The flow of neutral or charged gas ejected from a star’s upper atmosphere is referred to as the stellar wind. It is distinguished by the less collimated bipolar outflow characteristics of a young star. However, stellar winds are not spherically symmetric.

Stellar wind may be different for each type of star. Post main sequence stars that are on the final stages of their stellar evolution commonly release huge amounts of matter in massive but slow winds. Red giants, red super giants and asymptotic giant branch stars all have stellar winds in this manner. Their winds are driven by radiation pressure on dusts that are condensed in the star’s upper atmosphere. The stellar winds from main sequence stars do not affect the evolution of stars with lower mass.

The stellar winds of massive stars have lower mass loss rates; however their velocities are very high. Their winds are driven by radiation pressure centered on the resonance absorption lines of heavy elements like carbon and nitrogen. Massive stars usually produce high energy stellar wind bubbles.

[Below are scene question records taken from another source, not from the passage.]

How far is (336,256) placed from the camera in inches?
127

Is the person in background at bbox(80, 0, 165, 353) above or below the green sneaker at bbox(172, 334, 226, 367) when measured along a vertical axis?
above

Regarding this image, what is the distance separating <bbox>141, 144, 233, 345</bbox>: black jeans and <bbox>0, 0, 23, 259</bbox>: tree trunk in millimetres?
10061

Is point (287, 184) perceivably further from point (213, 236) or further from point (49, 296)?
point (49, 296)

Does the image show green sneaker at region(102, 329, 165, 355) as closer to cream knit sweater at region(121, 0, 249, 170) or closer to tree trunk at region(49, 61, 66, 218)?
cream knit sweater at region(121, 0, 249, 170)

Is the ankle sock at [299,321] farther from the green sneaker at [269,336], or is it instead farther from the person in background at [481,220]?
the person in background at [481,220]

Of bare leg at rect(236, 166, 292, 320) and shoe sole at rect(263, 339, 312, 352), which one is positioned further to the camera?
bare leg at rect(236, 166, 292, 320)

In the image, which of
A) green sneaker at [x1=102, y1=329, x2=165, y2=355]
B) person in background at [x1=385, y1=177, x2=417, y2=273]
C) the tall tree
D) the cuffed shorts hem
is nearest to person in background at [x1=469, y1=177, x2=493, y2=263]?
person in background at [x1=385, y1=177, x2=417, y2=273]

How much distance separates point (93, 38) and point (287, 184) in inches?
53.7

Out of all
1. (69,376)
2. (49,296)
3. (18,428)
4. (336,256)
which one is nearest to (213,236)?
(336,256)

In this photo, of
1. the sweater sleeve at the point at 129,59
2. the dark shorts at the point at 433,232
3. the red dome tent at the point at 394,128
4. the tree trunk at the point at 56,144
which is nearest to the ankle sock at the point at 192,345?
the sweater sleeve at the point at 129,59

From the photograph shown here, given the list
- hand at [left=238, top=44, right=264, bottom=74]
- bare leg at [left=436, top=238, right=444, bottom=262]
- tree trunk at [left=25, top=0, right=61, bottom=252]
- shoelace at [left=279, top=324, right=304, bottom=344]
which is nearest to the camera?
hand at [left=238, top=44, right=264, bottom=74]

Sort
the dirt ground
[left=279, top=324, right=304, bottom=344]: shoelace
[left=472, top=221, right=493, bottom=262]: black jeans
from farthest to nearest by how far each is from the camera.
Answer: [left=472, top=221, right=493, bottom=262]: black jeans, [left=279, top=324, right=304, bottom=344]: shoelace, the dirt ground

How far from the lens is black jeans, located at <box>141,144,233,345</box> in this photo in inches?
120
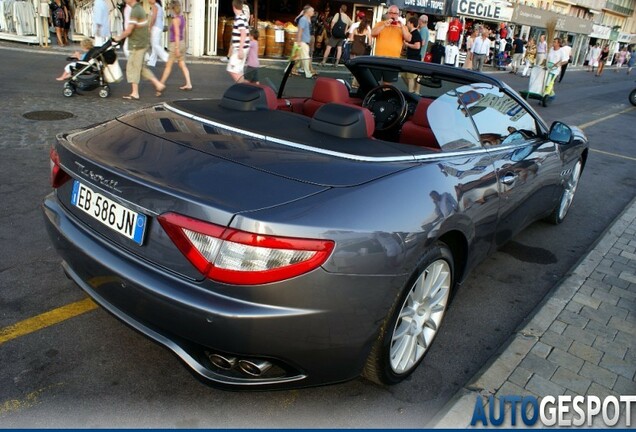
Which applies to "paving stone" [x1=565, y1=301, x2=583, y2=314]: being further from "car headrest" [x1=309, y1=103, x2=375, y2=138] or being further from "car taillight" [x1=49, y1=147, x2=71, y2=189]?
"car taillight" [x1=49, y1=147, x2=71, y2=189]

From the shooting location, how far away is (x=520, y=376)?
108 inches

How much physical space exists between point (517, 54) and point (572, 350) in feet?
88.7

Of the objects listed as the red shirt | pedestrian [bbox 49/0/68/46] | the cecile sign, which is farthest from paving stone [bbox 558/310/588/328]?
the cecile sign

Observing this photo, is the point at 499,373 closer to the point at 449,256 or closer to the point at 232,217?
the point at 449,256

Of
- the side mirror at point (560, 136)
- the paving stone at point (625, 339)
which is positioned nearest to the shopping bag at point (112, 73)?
the side mirror at point (560, 136)

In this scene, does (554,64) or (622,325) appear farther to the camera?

Even the sun produces its own stellar wind called the solar wind that is driven by its hot and magnetized corona. The solar wind consists mainly of high energy electrons and protons that escape the sun’s gravity due to the high temperature of its corona.

Winds do not blow only in the earth’s atmosphere, winds do blow in stars and the sun too. Imagine how roasted everything could be if a stellar wind would touch you skin when you wake up one day!